If Ukraine were to join the customs union, as President Yanukovych has indicated, that would open the way for close Ukrainian-Kazakh cooperation in setting agricultural commodity prices to boost profits for the agricultural sectors of both countries.
Ukraine has a vast industrial base, great iron reserves and a historic iron, steel and manufacturing industry in the Don Basin, or Donbass. But it has been starved of investment during President Yushchenko’s chaotic years of rule and through the 2008-9 global recession. It is desperate for the investment funds, as well as the oil and gas reserves, that Kazakhstan has in abundance.
For its part, Kazakhstan, with a population less than one-third of Ukraine’s, urgently needs Ukraine’s industrial experience and expertise to develop its own industrial base in accord with its “2030” 20-year grand development strategy.
Both countries have huge areas of agricultural land that are potentially among the most profitable in the world.
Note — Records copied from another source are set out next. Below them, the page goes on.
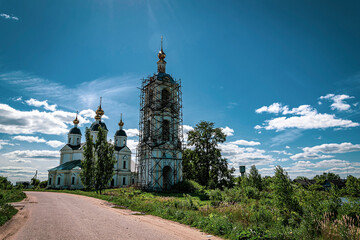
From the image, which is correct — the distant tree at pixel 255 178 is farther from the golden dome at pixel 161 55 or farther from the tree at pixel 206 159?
the golden dome at pixel 161 55

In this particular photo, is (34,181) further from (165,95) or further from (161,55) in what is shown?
(161,55)

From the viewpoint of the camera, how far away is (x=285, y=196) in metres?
8.12

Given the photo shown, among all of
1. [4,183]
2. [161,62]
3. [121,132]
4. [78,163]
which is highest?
[161,62]

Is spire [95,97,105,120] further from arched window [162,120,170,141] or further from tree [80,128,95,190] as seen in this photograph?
arched window [162,120,170,141]

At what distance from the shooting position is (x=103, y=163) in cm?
2402

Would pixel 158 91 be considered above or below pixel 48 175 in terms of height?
above

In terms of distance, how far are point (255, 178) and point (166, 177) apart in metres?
11.6

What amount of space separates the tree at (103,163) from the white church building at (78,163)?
596 inches

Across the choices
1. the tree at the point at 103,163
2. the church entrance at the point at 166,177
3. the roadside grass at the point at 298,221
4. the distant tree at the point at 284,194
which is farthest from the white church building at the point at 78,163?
the distant tree at the point at 284,194

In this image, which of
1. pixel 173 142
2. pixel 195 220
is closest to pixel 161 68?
pixel 173 142

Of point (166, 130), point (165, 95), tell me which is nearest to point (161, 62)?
point (165, 95)

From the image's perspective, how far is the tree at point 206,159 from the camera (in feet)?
106

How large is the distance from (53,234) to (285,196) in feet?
27.4

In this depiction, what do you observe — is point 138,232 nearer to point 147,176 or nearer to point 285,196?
point 285,196
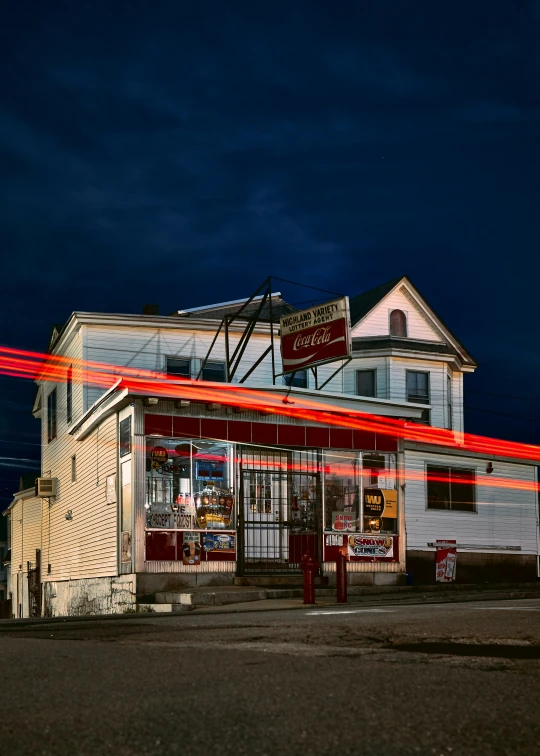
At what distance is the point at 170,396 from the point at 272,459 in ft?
11.3

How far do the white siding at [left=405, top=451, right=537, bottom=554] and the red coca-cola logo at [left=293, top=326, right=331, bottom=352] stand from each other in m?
4.03

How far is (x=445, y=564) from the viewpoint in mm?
27469

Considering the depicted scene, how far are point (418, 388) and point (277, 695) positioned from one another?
100ft

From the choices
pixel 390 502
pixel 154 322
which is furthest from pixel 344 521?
pixel 154 322

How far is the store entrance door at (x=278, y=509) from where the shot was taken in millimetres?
22812

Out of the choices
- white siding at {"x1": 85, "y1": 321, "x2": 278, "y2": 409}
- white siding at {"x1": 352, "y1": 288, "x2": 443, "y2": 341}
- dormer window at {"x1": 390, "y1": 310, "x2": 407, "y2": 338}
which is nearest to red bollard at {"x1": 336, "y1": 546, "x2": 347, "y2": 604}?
white siding at {"x1": 85, "y1": 321, "x2": 278, "y2": 409}

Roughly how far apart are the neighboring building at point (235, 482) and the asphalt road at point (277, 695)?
12.8m

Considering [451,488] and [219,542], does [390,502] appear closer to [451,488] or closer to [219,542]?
[219,542]

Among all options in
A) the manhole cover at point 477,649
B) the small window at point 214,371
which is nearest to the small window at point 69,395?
the small window at point 214,371

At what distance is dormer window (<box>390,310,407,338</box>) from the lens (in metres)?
36.8

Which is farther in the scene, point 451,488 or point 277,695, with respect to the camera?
point 451,488

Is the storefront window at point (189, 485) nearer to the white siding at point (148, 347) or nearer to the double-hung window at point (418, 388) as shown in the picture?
the white siding at point (148, 347)

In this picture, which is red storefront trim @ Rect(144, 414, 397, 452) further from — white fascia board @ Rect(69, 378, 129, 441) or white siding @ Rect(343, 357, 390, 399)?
white siding @ Rect(343, 357, 390, 399)

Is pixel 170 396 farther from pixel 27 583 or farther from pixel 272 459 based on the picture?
pixel 27 583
But they both suffered from catastrophic mismanagement during the Soviet era, and in the chaotic period of the loss of their Soviet markets during the collapse of communism.
Therefore, both countries are natural partners in their efforts to rebuild their agricultural sectors to world exporting standards and to scales comparable to Australia, Canada and Argentina.
Already, international analysts see Kazakhstan and Ukraine as the two potential powerhouse economies of the “near abroad” of former Soviet Eurasia. Their growing partnership in energy development, transportation and agriculture could prove to be among the most important dynamics in Eurasian economic growth in the 21st century.